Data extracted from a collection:
---

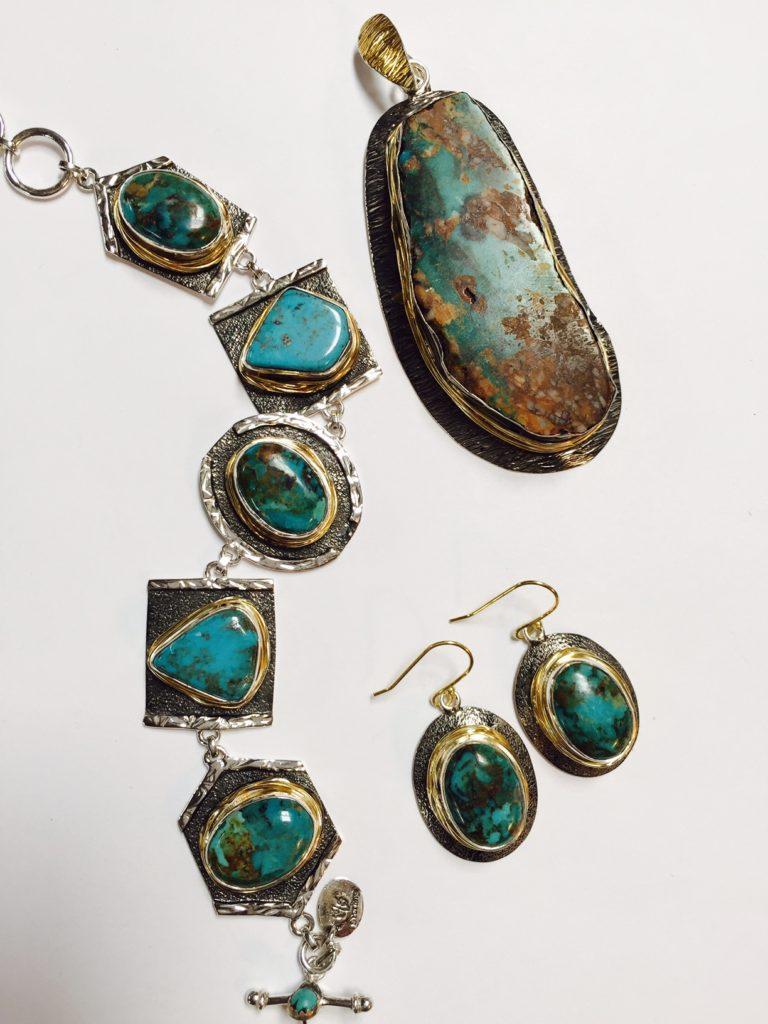 Kingman Turquoise Collection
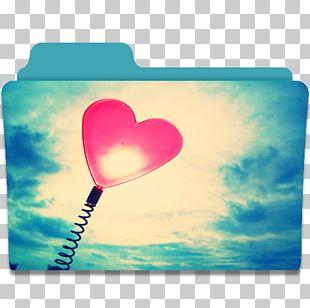Heart Sky Love Petal PNG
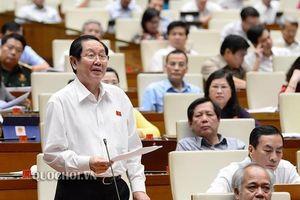 Bộ trưởng Lê Vĩnh Tân trả lời về thông tin 'BOT chùa chiền'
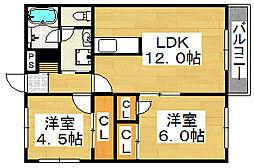 エクシードアキ[2階]の間取り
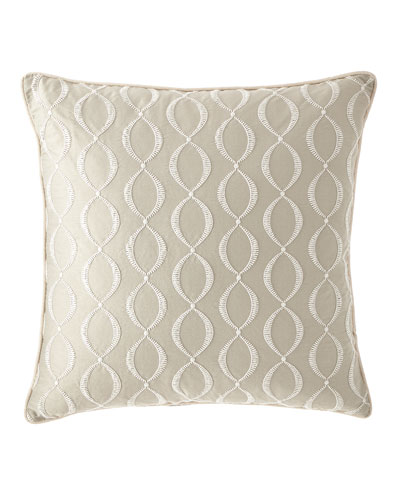 Birmingham Haze Pillow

---

* _Work instruction_
Every record above needs to be repeated exactly; pictures are to be left out.

* _Result of this task_
 Kingman Turquoise Collection
Heart Sky Love Petal PNG
 Bộ trưởng Lê Vĩnh Tân trả lời về thông tin 'BOT chùa chiền'
 エクシードアキ[2階]の間取り
 Birmingham Haze Pillow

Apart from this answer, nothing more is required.